Asian stocks add to global rout after China's slump; BHP drops

(Bloomberg)
Updated: 2007-02-28 14:17

BHP, the world's biggest mining company by market value and production, lost 5 percent to A$27.40. Fiscal first-half sales to China rose 36 percent to $4 billion from a year earlier, the company said. Rio Tinto Group, the second-biggest by market value and third by production, dropped 3.9 percent to A$76.49. It generated 16 percent of its total sales from China in 2006.

'Worry'

"Commodities stocks are the losers because whenever something like this happens, investors worry about the implications for global growth," said Tom Murphy, who manages about $1 billion in Asian assets at Deutsche Bank AG in Sydney.

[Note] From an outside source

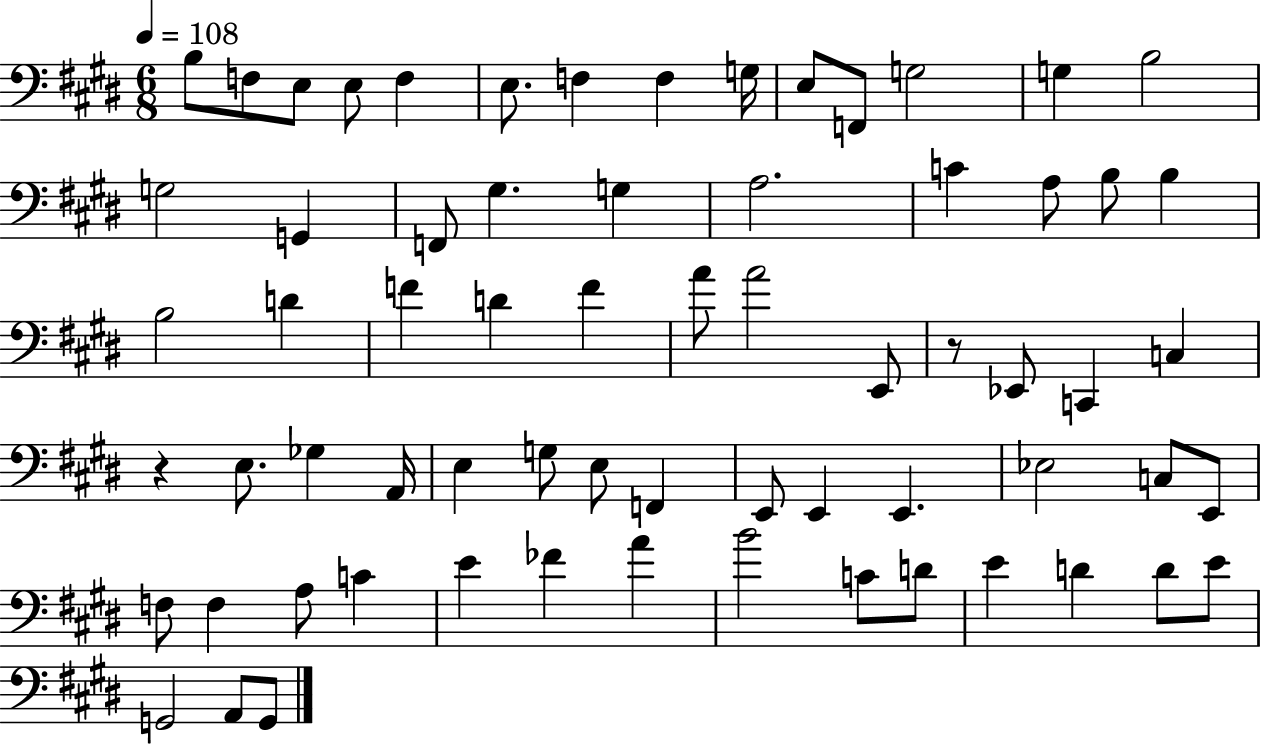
B3/e F3/e E3/e E3/e F3/q E3/e. F3/q F3/q G3/s E3/e F2/e G3/h G3/q B3/h G3/h G2/q F2/e G#3/q. G3/q A3/h. C4/q A3/e B3/e B3/q B3/h D4/q F4/q D4/q F4/q A4/e A4/h E2/e R/e Eb2/e C2/q C3/q R/q E3/e. Gb3/q A2/s E3/q G3/e E3/e F2/q E2/e E2/q E2/q. Eb3/h C3/e E2/e F3/e F3/q A3/e C4/q E4/q FES4/q A4/q B4/h C4/e D4/e E4/q D4/q D4/e E4/e G2/h A2/e G2/e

Posco, the world's third-largest steelmaker, slumped 4.3 percent to 356,500 won. China was the company's largest market after South Korea in 2005.

Korea Zinc Co., the world's biggest smelter of the metal, fell 3.8 percent to 90,600 won. Nippon Mining Holdings Inc., Japan's biggest copper producer, dropped 6.8 percent to 972 yen.

Toyota, Japan's largest automaker, dropped 4.1 percent to 8,000 yen. Matsushita Electric Industrial Co., the world's No. 1 maker of consumer electronics, lost 3.5 percent to 2,380 yen, while Sony Corp., the second largest, tumbled 6 percent to 6,130 yen.

The yen rose the most in more than 19 months against the dollar amid a sell-off in U.S. stocks and as investors shunned emerging-market assets, prompting an unwinding of trades betting on a decline in the Japanese currency.

The currency rose 2.3 percent to 117.93 against the dollar late in New York yesterday, the biggest gain since July 2005. It was little changed at 118.15 recently.